With these two scenarios in mind, I don’t see a clear correlation between director tenure and declining performance. Put simply, bad performance arises around weak, negligent directors. It is our responsibility to address their shortcomings on a timely basis, not when board policy prompts a glance at the calendar. Doing so is best for everyone involved.
Determinants of director performance are independent of time
As detailed in a survey conducted by Korn Ferry and Patrick O’Callaghan & Associates, directors point to integrity, trust, courage, values, and strategic agility as examples of the personal character qualities critical to a successful board. The passage of time does not erode these qualities; if anything, experience on a board may increase the trust shared and courage demonstrated by directors.
Lively performance management systems may better serve diversity
If a director is weak, why should an organization wait nine years to part company? Boards that rely on term limits for renewal may fail to invest in performance management systems, simply because the passage of time will eventually address the dead weight.
If we deal with director performance on a timely basis, we might actually have more board renewal than that which term limits facilitate. Strong performance cultures will nudge weak directors out and create a revolving door that brings fresh talent to the table.
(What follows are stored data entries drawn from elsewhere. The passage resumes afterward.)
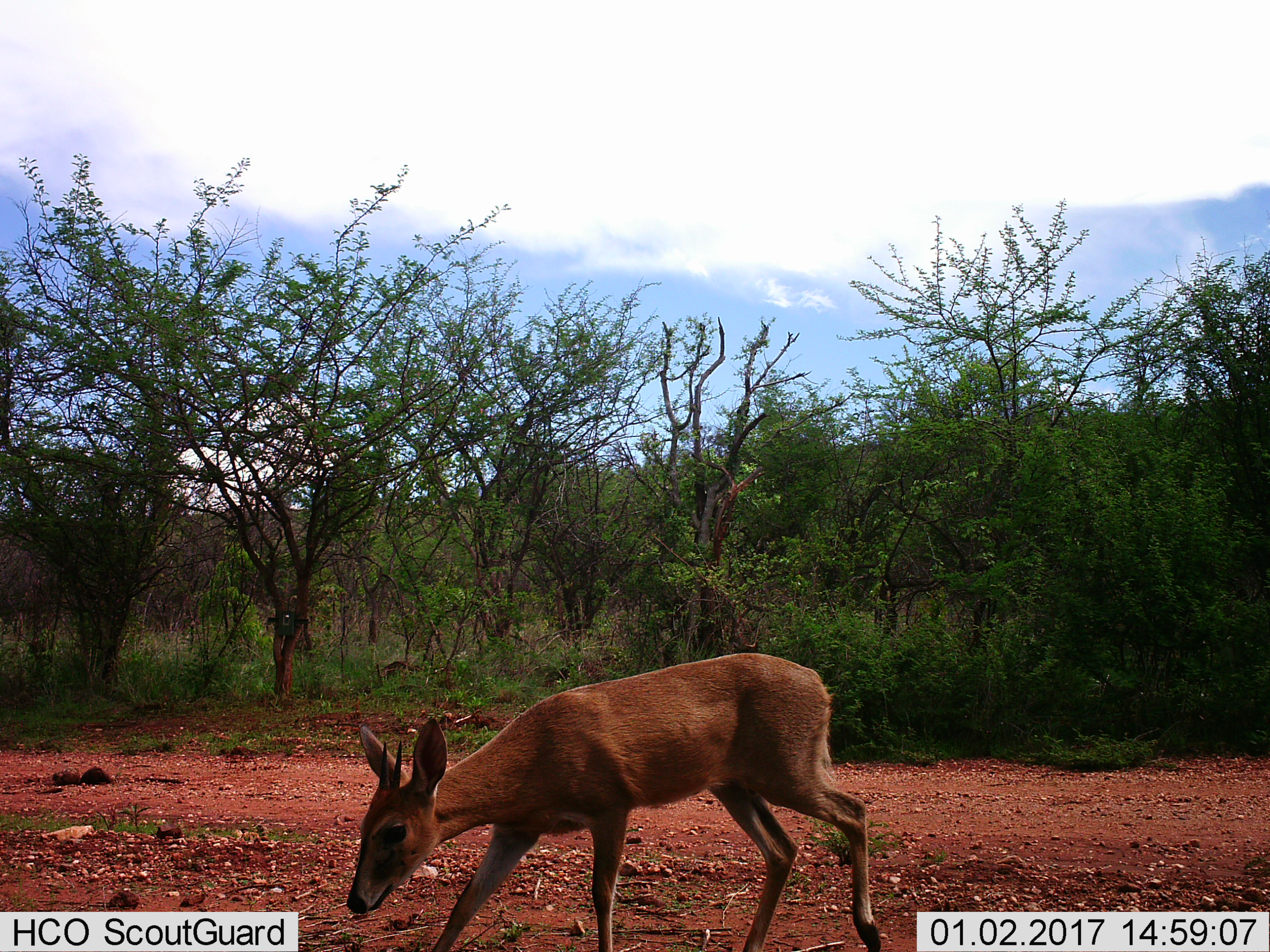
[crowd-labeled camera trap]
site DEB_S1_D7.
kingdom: Animalia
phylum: Chordata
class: Mammalia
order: Artiodactyla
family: Bovidae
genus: Sylvicapra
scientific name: Sylvicapra grimmia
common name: common duiker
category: duikercommongrey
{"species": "duikercommongrey (common duiker) (Sylvicapra grimmia)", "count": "1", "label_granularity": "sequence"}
The board should already have the performance management skills it needs
Given that the board evaluates and coaches the CEO, it should already have the tools it needs to manage its own behaviour and results. Board-buddy mentorship, coaching from the vice chair, and peer feedback can boost contributions right away. Doing so will help create a culture of accountability and high performance.
Perceived loss of independence is exaggerated
Long-standing directors might grow too cozy with management if both ranks are relatively static. This risk is minimized, however, when CEOs and CMOs average just 6.6 and 4 years in their roles, respectively.
Researchers further analyzed the performance of directors with at least 15 years’ experience in their roles. Economists at the University of New South Wales considered the performance of 1,500 companies from 1998 to 2013, including those with and without experienced directors. The results suggest that term limits do not increase director independence. Instead, seasoned directors actually counterbalance chief executive authority.
“Companies with a higher proportion of experienced directors paid their chief executives less, were more likely to change chief executives when performance faltered and were less likely to misreport earnings intentionally. These companies were also less likely to make acquisitions, which often expand a chief executive’s power while diminishing shareholder value. When they did, the acquisitions were of higher quality.”
The data suggest that experienced directors tend to keep the CEO at an arm’s length, speak more truthfully about about earnings, and resist wasteful spending sprees. Yet boards with fixed terms are showing these directors to the door.
To be clear, I am a huge fan of continuous improvement in the boardroom. I encourage performance management at the individual, committee and board levels. And I’m an advocate for board renewal, the prevalence of which will facilitate board appointments for aspiring directors. True renewal, however, does not arise out of simple counting. We owe the stakeholders we serve and represent better.
Your turn: Does your board use term limits to encourage renewal? How would you describe your experience?